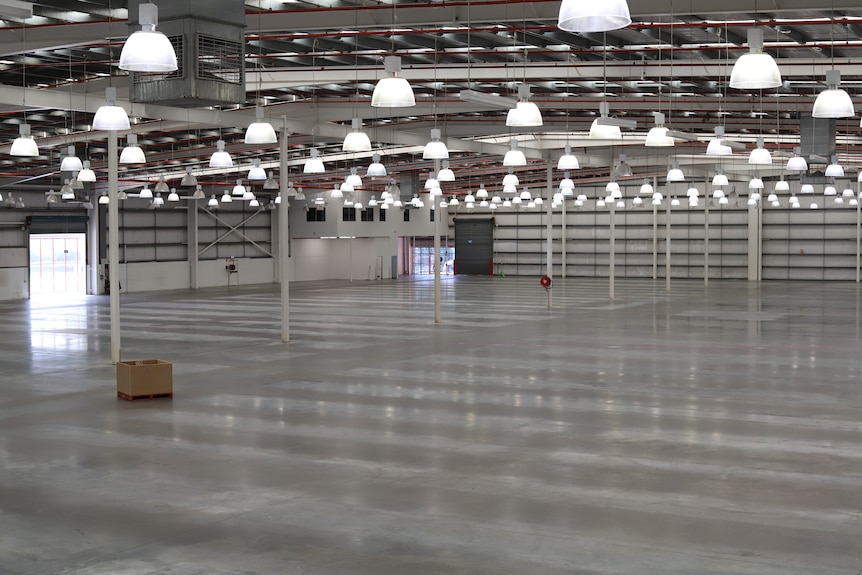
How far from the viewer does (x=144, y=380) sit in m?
14.5

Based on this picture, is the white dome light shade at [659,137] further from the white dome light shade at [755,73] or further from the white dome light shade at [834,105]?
the white dome light shade at [755,73]

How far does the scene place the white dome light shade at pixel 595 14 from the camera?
633cm

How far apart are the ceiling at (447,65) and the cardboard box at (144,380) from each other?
17.1 ft

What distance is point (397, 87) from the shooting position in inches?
444

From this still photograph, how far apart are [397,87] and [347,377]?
680 centimetres

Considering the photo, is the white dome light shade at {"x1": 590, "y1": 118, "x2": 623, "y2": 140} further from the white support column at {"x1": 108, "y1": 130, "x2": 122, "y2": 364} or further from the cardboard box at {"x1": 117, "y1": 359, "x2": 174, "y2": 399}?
the white support column at {"x1": 108, "y1": 130, "x2": 122, "y2": 364}

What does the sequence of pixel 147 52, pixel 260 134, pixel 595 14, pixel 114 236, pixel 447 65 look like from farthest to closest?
pixel 447 65 < pixel 114 236 < pixel 260 134 < pixel 147 52 < pixel 595 14

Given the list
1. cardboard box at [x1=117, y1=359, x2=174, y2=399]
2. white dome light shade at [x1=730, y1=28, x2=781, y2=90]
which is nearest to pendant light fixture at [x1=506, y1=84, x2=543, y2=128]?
white dome light shade at [x1=730, y1=28, x2=781, y2=90]

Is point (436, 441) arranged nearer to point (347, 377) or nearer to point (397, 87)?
point (397, 87)

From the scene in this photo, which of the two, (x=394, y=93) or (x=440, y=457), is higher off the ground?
(x=394, y=93)

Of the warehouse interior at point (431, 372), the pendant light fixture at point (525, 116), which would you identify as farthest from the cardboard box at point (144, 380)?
the pendant light fixture at point (525, 116)

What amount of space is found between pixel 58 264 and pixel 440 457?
40.3 metres

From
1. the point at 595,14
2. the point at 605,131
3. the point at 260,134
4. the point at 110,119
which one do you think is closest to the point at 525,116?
the point at 605,131

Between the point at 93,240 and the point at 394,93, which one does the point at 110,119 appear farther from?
the point at 93,240
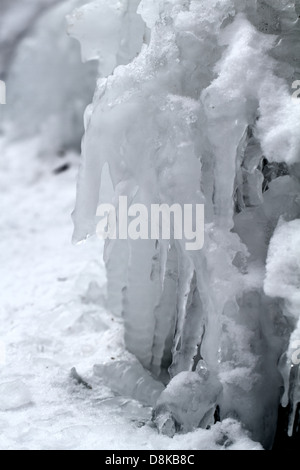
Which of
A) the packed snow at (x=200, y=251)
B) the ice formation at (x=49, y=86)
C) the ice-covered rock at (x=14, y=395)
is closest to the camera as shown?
the packed snow at (x=200, y=251)

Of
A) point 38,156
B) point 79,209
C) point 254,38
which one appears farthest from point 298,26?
point 38,156

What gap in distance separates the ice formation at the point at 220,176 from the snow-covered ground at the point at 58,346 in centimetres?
16

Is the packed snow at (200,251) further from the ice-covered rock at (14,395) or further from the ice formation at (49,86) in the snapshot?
the ice formation at (49,86)

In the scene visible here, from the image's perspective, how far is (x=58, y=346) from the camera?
3.17m

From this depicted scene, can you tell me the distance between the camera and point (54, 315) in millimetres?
3451

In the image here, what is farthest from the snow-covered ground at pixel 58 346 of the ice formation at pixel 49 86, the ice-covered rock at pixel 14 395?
the ice formation at pixel 49 86

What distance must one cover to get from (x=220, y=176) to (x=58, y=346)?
131cm

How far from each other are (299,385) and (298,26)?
1.20 metres

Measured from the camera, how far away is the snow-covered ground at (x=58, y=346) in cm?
224

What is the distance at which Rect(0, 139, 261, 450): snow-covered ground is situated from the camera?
2242mm

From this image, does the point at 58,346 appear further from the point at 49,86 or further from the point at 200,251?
the point at 49,86

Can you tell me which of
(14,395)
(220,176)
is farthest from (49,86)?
(220,176)

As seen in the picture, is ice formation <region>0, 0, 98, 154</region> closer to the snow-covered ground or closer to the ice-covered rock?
the snow-covered ground

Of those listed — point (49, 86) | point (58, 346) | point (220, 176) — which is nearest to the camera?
point (220, 176)
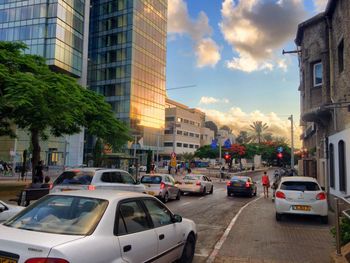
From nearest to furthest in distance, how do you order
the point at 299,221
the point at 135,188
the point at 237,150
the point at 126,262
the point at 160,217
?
1. the point at 126,262
2. the point at 160,217
3. the point at 299,221
4. the point at 135,188
5. the point at 237,150

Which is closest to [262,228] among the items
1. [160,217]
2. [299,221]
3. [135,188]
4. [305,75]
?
[299,221]

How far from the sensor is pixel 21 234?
13.2ft

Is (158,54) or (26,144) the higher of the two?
(158,54)

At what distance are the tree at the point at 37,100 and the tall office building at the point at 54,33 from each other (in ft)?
99.1

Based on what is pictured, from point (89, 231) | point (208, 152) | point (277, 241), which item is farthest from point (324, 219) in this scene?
point (208, 152)

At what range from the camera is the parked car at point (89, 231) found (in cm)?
367

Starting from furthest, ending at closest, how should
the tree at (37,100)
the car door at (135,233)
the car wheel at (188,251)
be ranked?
the tree at (37,100) < the car wheel at (188,251) < the car door at (135,233)

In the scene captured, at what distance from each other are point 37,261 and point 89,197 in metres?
1.37

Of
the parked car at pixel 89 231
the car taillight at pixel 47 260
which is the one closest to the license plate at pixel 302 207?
the parked car at pixel 89 231

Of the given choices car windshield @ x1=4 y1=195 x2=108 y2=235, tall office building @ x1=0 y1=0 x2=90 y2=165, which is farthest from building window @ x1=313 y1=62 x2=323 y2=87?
tall office building @ x1=0 y1=0 x2=90 y2=165

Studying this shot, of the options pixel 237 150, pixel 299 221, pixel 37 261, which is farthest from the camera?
pixel 237 150

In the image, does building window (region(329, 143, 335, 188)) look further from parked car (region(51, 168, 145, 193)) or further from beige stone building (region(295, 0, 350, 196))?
parked car (region(51, 168, 145, 193))

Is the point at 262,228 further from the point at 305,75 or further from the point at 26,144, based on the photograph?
the point at 26,144

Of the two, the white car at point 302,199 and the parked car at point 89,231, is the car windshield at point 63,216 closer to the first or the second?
the parked car at point 89,231
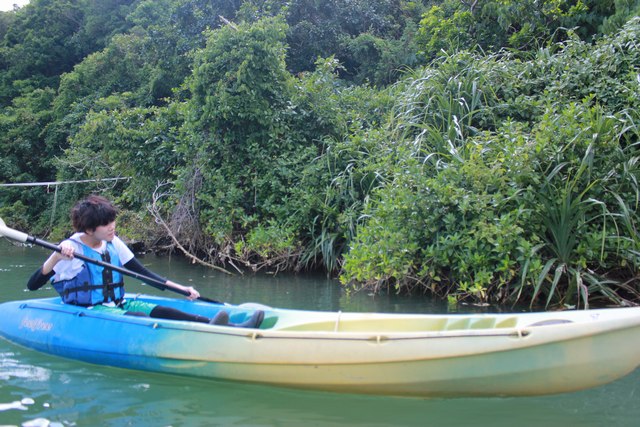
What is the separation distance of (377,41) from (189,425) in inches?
449

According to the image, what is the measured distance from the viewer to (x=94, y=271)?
466 centimetres

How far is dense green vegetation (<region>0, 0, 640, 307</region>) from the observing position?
19.3 feet

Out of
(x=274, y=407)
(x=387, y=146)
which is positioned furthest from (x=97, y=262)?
(x=387, y=146)

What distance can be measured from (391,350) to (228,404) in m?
1.02

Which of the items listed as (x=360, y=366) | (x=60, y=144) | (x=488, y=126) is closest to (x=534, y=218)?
(x=488, y=126)

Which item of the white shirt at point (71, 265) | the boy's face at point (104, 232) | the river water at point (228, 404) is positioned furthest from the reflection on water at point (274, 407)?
the boy's face at point (104, 232)

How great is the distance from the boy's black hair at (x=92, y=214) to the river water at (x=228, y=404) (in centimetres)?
100

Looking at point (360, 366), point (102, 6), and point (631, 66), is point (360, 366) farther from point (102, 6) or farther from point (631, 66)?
point (102, 6)

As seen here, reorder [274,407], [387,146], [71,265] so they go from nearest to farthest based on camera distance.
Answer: [274,407] → [71,265] → [387,146]

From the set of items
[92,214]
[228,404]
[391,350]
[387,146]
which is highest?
[387,146]

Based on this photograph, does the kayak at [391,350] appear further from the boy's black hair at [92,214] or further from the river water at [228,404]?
the boy's black hair at [92,214]

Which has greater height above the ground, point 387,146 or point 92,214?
point 387,146

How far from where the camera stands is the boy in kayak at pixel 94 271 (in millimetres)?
4426

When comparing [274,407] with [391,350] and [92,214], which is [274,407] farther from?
[92,214]
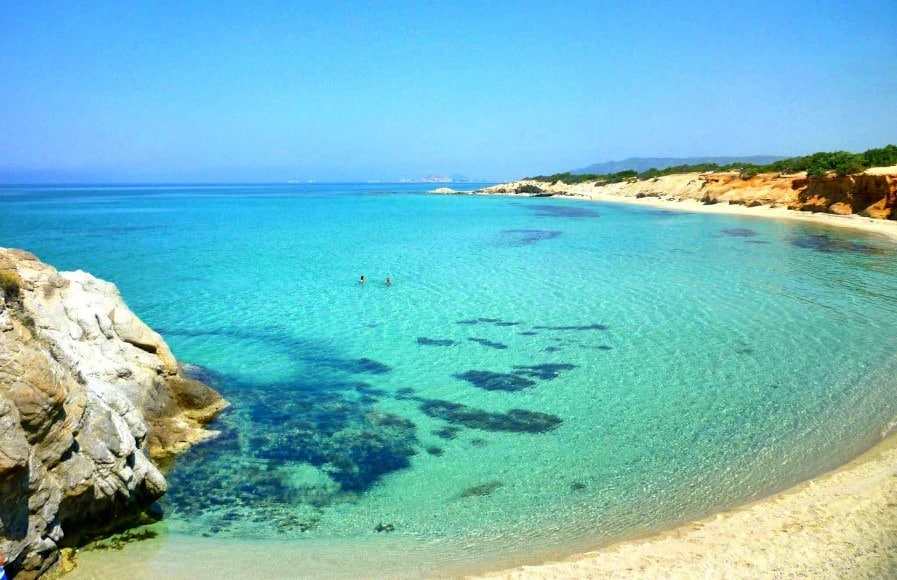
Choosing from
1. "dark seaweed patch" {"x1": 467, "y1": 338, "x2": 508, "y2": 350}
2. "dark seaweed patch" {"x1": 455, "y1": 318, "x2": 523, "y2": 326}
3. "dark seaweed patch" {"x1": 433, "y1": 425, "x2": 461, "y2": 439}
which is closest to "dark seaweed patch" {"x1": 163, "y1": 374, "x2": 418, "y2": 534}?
"dark seaweed patch" {"x1": 433, "y1": 425, "x2": 461, "y2": 439}

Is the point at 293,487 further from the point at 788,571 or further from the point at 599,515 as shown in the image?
the point at 788,571

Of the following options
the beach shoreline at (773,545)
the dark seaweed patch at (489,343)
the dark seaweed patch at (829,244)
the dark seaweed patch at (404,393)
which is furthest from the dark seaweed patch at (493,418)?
the dark seaweed patch at (829,244)

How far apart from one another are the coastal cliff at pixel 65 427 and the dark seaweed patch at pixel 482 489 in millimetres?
4397

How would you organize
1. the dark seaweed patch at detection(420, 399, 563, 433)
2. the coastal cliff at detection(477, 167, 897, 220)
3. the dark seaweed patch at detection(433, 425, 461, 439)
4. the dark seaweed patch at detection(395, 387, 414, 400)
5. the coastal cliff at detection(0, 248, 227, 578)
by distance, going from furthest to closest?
the coastal cliff at detection(477, 167, 897, 220) < the dark seaweed patch at detection(395, 387, 414, 400) < the dark seaweed patch at detection(420, 399, 563, 433) < the dark seaweed patch at detection(433, 425, 461, 439) < the coastal cliff at detection(0, 248, 227, 578)

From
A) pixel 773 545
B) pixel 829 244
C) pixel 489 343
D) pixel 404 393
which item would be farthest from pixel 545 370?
pixel 829 244

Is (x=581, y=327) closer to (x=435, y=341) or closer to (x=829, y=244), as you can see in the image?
(x=435, y=341)

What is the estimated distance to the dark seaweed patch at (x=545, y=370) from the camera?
13656 millimetres

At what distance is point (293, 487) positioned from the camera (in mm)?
9055

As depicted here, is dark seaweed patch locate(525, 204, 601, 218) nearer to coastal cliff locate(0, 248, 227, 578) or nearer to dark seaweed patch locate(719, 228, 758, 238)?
dark seaweed patch locate(719, 228, 758, 238)

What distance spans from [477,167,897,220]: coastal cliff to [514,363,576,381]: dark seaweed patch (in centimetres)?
3979

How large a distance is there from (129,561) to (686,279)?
22954 millimetres

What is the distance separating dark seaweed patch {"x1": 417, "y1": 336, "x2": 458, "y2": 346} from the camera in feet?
53.2

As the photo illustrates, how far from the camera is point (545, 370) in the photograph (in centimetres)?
1405

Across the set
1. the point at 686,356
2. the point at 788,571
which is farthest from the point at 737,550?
the point at 686,356
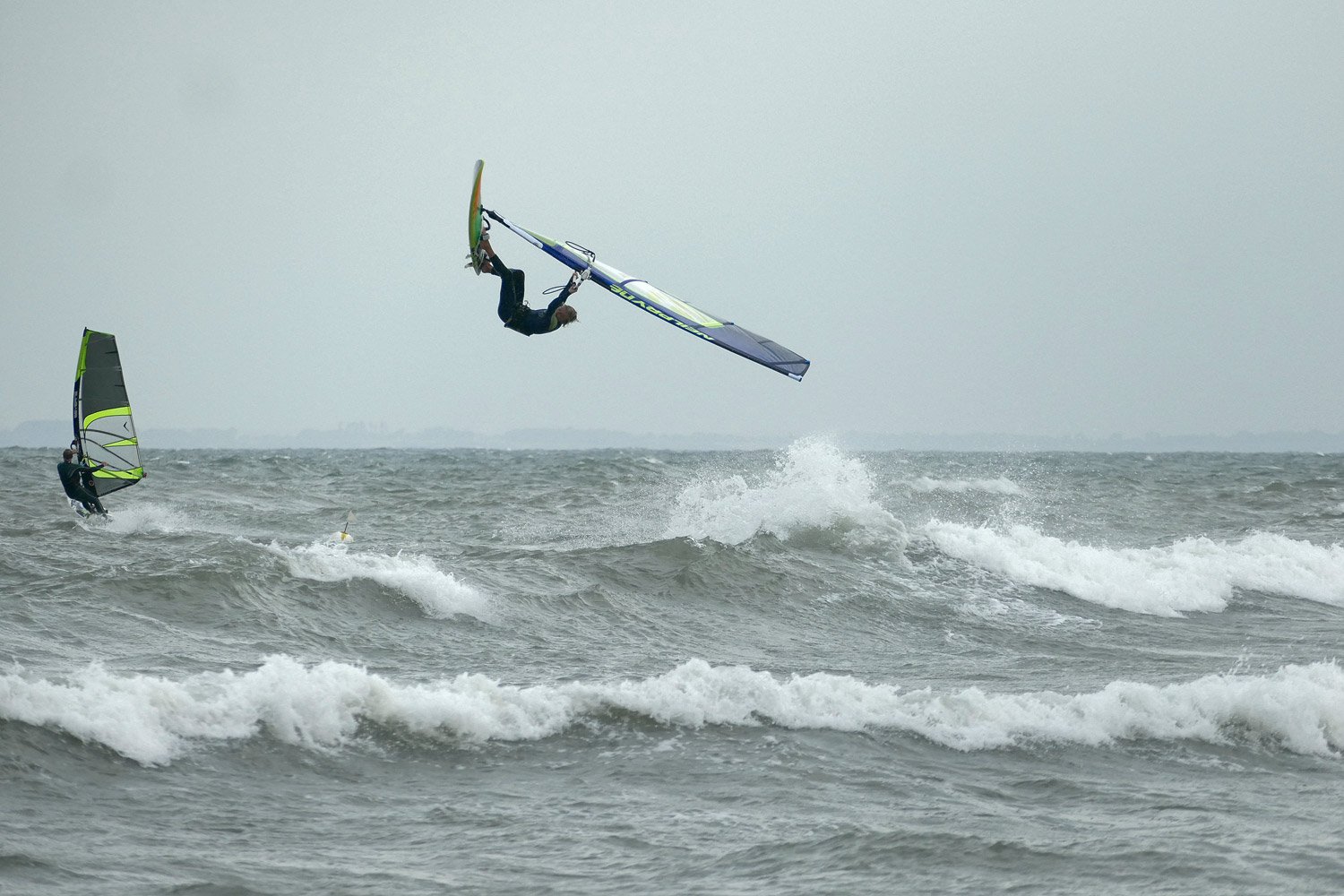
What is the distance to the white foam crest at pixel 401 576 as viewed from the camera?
1078 cm

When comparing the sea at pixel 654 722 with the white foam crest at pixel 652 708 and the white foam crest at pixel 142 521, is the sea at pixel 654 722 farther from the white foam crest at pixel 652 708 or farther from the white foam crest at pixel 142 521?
the white foam crest at pixel 142 521

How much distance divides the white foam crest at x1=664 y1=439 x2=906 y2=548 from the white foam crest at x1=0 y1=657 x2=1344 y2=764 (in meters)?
6.62

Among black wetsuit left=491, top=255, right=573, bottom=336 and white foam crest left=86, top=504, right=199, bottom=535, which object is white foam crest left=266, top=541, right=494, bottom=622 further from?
white foam crest left=86, top=504, right=199, bottom=535

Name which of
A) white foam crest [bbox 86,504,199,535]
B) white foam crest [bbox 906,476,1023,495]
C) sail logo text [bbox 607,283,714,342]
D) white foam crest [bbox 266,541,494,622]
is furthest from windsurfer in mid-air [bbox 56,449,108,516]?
white foam crest [bbox 906,476,1023,495]

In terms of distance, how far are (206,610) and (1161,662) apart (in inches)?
321

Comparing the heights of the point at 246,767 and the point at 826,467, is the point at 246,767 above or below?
below

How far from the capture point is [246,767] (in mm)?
6109

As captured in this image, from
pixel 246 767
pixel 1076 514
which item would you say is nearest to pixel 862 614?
pixel 246 767

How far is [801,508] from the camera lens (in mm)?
15203

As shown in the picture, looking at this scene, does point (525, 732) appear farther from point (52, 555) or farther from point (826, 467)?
point (826, 467)

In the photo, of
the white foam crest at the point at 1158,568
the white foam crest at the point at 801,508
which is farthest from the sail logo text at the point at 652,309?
the white foam crest at the point at 1158,568

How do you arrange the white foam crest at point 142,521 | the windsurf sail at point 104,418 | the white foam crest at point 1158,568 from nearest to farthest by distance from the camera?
1. the white foam crest at point 1158,568
2. the white foam crest at point 142,521
3. the windsurf sail at point 104,418

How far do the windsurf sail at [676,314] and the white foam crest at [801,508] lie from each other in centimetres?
587

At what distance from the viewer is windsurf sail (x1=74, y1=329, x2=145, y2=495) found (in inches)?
603
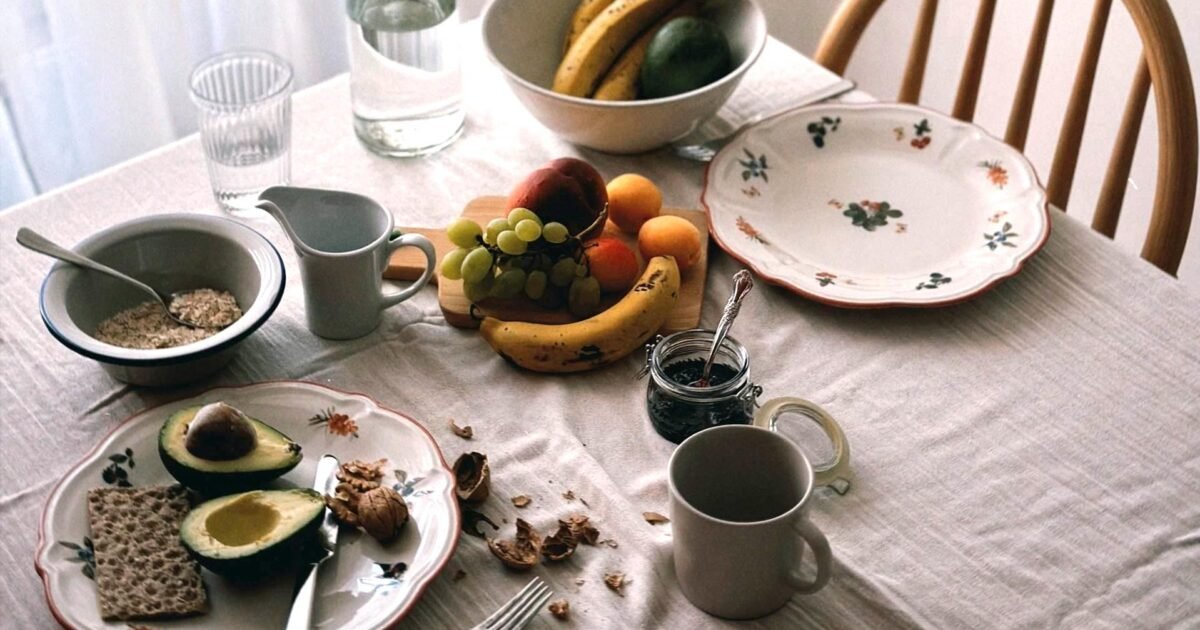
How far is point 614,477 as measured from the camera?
3.01 ft

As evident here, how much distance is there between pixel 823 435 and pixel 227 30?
1.27 m

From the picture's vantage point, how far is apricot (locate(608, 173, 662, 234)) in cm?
112

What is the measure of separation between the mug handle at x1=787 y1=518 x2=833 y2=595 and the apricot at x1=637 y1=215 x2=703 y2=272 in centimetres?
38

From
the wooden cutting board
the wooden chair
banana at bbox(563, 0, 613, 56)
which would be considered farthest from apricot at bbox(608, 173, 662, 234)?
the wooden chair

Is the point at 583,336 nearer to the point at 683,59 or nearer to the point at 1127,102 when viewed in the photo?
the point at 683,59

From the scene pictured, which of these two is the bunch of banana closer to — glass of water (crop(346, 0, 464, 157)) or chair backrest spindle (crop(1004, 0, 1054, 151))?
glass of water (crop(346, 0, 464, 157))

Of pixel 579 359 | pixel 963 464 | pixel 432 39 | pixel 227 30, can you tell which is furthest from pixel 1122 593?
pixel 227 30

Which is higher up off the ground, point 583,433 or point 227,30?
point 583,433

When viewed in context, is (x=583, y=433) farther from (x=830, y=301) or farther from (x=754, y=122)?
(x=754, y=122)

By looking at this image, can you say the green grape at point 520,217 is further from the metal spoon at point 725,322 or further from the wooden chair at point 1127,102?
the wooden chair at point 1127,102

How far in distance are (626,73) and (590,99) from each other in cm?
5

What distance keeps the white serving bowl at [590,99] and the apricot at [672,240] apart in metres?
0.14

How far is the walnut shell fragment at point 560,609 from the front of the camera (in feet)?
2.64

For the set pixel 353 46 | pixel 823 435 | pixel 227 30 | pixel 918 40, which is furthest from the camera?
pixel 227 30
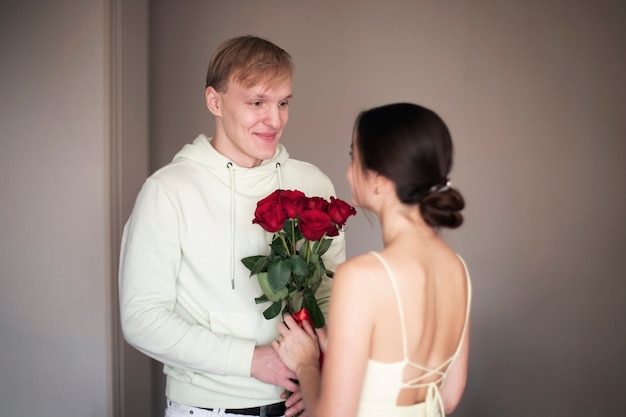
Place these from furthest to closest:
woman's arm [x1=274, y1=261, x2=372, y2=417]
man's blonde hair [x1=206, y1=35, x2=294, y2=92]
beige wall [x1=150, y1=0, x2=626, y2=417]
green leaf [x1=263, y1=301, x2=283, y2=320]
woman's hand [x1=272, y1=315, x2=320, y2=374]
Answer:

********************

▸ **TASK**: Everything from the line containing "At what distance from the" through the last line of the entries is to be output exactly as written, minus any pictures.

▸ **RESULT OF THE TASK**:
At what distance from the viewer is windsurf sail (x1=74, y1=329, x2=145, y2=495) found (in inches)?
603
How far is point 614,477 as measured from the camera?
3.01 ft

As evident here, how much distance is there between pixel 823 435 and pixel 227 30?
1.27 m

From the picture's vantage point, how far is apricot (locate(608, 173, 662, 234)) in cm?
112

What is the measure of separation between the mug handle at x1=787 y1=518 x2=833 y2=595 and the apricot at x1=637 y1=215 x2=703 y2=272 in centimetres?
38

From
the wooden cutting board
the wooden chair
banana at bbox(563, 0, 613, 56)
which would be considered farthest from apricot at bbox(608, 173, 662, 234)?
the wooden chair

Is the point at 583,336 nearer to the point at 683,59 or nearer to the point at 1127,102 when viewed in the photo?
the point at 683,59

From the scene pictured, which of these two is the bunch of banana closer to — glass of water (crop(346, 0, 464, 157)) or chair backrest spindle (crop(1004, 0, 1054, 151))?
glass of water (crop(346, 0, 464, 157))

Of pixel 579 359 | pixel 963 464 | pixel 432 39 | pixel 227 30, can you tell which is furthest from pixel 1122 593?
pixel 227 30

Which is higher up off the ground, point 583,433 or point 227,30?
point 583,433

When viewed in context, is (x=583, y=433) farther from (x=830, y=301) or farther from (x=754, y=122)?
(x=754, y=122)

By looking at this image, can you say the green grape at point 520,217 is further from the metal spoon at point 725,322 or further from the wooden chair at point 1127,102?
the wooden chair at point 1127,102

How far in distance are (626,73) and (590,99) from each other in cm?
5

What distance keeps the white serving bowl at [590,99] and the apricot at [672,240] apart in metres?
0.14

How far is the walnut shell fragment at point 560,609 from the front of the camera (in feet)?
2.64

For the set pixel 353 46 | pixel 823 435 | pixel 227 30 | pixel 918 40, which is furthest from the camera?
pixel 227 30
Place these from furthest to closest:
woman's arm [x1=274, y1=261, x2=372, y2=417]
man's blonde hair [x1=206, y1=35, x2=294, y2=92]
beige wall [x1=150, y1=0, x2=626, y2=417]
green leaf [x1=263, y1=301, x2=283, y2=320]
woman's hand [x1=272, y1=315, x2=320, y2=374]
Answer:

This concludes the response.